# Print Server (XP Pro) & Sessions



## bryan_cook (Mar 5, 2009)

I have a Windows XP Professional machine set up to be a print server. Recently, I've come to believe I'm hitting the 10 session maximum due to reports of error messages when attempting to print, (also due to some research performed by myself). The inability to print does not occur frequently, and has only affected two individuals so far. Over a 3 month period, I've only had three reports of problems with printing; further support that the problem may lie with reaching the session maximum.

To troubleshoot the issue, I wrote a simple BAT file that pushes the output of _net session_ to a text file every 15 minutes. I'm hoping that when someone encounters the error again, I'll be able to look in the log file and see that 10 sessions exist, proving my theory that we're capping out on our session maximum.

What am I getting at here?
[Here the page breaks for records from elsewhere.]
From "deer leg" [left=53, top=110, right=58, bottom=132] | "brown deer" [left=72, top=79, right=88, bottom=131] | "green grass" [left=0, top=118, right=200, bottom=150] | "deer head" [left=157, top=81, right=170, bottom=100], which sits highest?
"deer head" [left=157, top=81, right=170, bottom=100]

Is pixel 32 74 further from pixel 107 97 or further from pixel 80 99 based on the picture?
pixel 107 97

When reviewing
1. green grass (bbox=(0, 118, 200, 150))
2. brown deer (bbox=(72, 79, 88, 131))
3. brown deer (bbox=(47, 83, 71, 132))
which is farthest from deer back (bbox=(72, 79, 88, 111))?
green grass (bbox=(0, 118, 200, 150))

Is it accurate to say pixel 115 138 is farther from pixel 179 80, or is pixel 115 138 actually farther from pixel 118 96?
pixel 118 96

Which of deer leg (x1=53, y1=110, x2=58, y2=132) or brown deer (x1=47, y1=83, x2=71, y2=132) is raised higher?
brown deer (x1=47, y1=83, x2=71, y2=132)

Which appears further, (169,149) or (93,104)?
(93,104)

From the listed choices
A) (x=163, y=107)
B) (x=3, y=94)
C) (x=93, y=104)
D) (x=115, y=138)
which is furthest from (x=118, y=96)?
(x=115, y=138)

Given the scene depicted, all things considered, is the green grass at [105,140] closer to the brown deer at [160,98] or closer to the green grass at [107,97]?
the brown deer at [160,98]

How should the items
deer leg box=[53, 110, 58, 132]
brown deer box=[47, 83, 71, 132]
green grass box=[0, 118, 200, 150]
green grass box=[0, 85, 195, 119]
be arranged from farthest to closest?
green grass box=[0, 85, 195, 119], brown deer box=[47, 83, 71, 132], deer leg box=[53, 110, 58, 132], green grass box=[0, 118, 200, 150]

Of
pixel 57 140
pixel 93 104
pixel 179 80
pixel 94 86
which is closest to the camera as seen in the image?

While peeking at the log files day in and day out, I've noticed that sessions established for machines (ex. _COMPUTERONE$_) and the occasional user are remaining far past the 15 minutes defined by default within the _AutoDisconnect_ registry entry. When I run _net files_, I see that these sessions are using _\PIPE\spoolss_.

Why aren't these sessions expiring after 15 minutes? Why are these sessions being established in the first place? The offending machine sessions are usually established at non-business hours, like 9 or 10 at night. The offending user sessions are established during business hours. Could it be a setting on the individual clients?

Any help is greatly appreciated. Thanks in advance.


----------



## johnwill (Sep 26, 2002)

Why not just buy a print server and dispense with the connection limit? :smile:


----------



## bryan_cook (Mar 5, 2009)

Honestly, I'd like to blow away XP altogether and find a Linux solution. However, I work in a heavy Microsoft house ... you say Linux, and all except a select few stutter-step backwards and mutter, "Linux!?! FOOEY!"

The part of my problem that confuses me the most is the blatant ignoring of the AutoDisconnect entry. Even though it's set to 15 minutes, it's not being enforced. If I can understand why that's not being enforced, I'd be happy. 

I don't oppose switching the OS or the machine itself, however I feel as though I need to clearly identify and communicate the source of the problem before proposing the idea of a new OS or machine to others. 

If we did replace the machine, I'd definitely drag the old machine out to a field and go 'Office Space' on the damn thing.


----------



## johnwill (Sep 26, 2002)

Call me when you get it out in the field, I have a box of .45ACP ammo that I need to use up! :grin:


----------